:: Data excerpts ::
=== Section Start ===

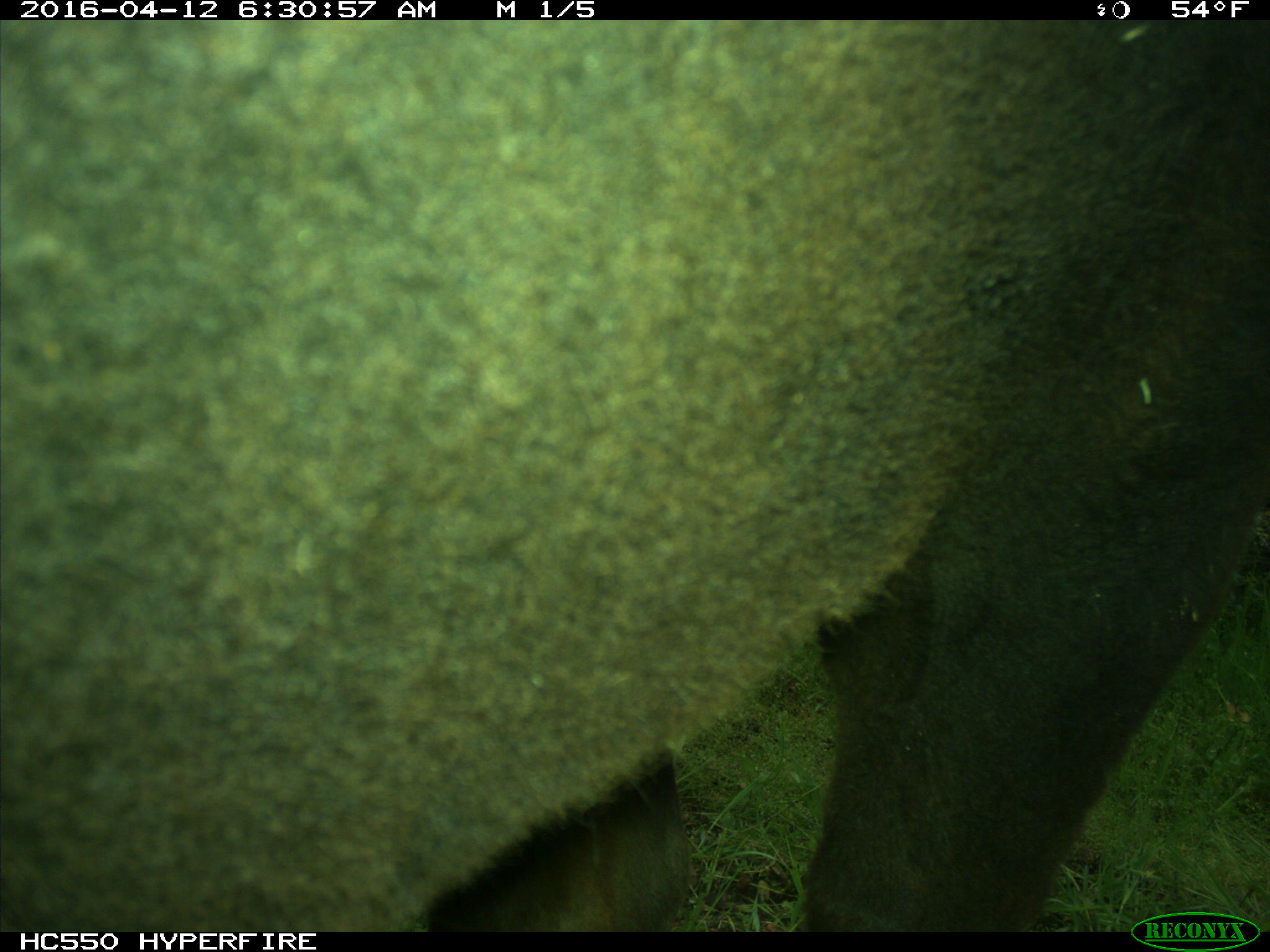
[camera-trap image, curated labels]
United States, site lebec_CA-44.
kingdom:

=== Section End ===
=== Section Start ===

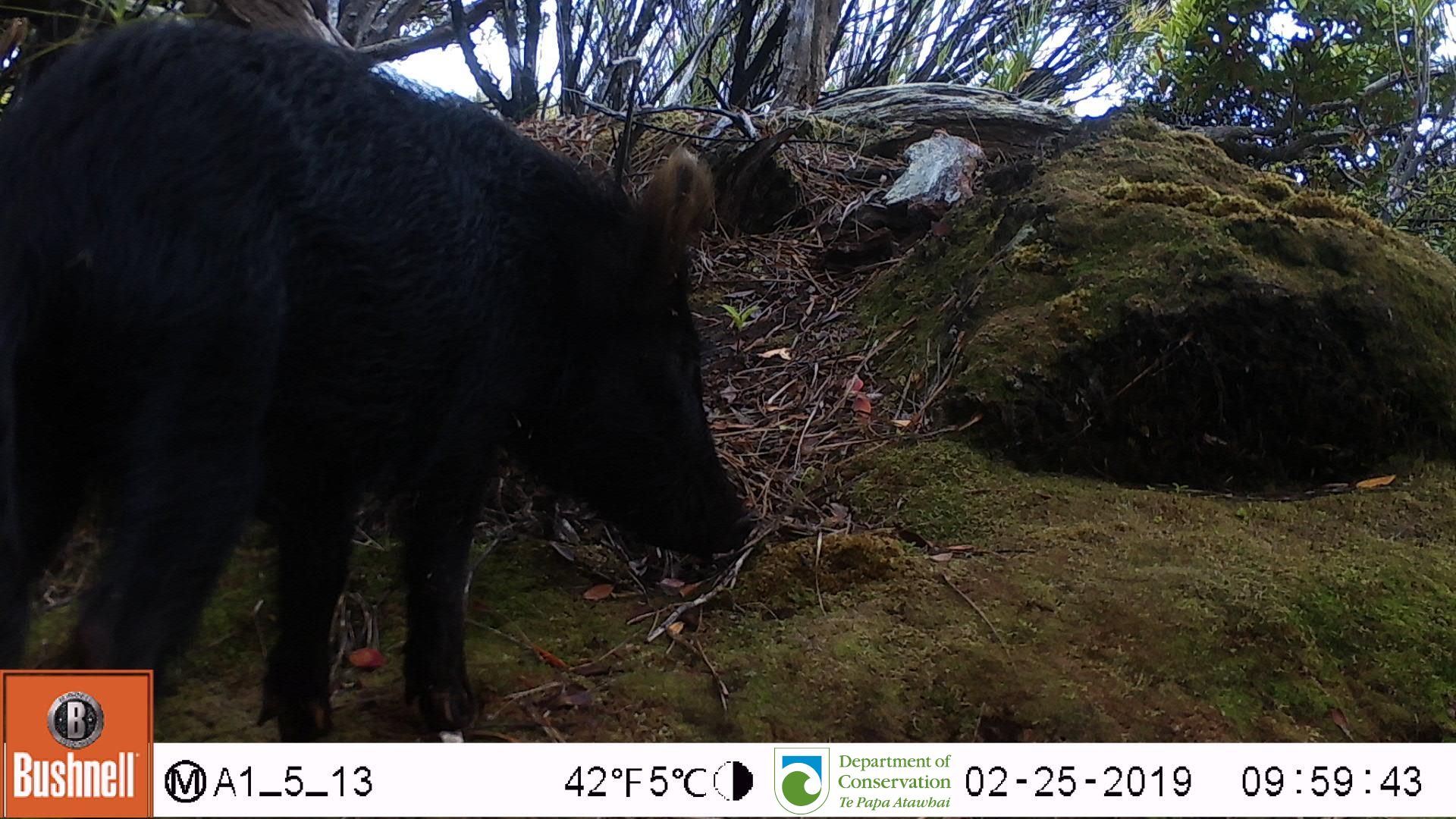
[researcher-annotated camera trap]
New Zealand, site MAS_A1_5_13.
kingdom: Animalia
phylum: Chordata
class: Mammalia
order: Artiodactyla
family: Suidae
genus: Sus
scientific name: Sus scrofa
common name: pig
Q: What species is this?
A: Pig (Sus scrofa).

=== Section End ===
=== Section Start ===

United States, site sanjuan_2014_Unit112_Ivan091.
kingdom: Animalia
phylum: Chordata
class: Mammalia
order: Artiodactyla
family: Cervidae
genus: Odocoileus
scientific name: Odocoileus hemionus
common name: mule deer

=== Section End ===

:: Directions for this task ::
From the entries above, copy every line where the word "United" shows up.

:: Answer below ::
United States, site lebec_CA-44.
United States, site sanjuan_2014_Unit112_Ivan091.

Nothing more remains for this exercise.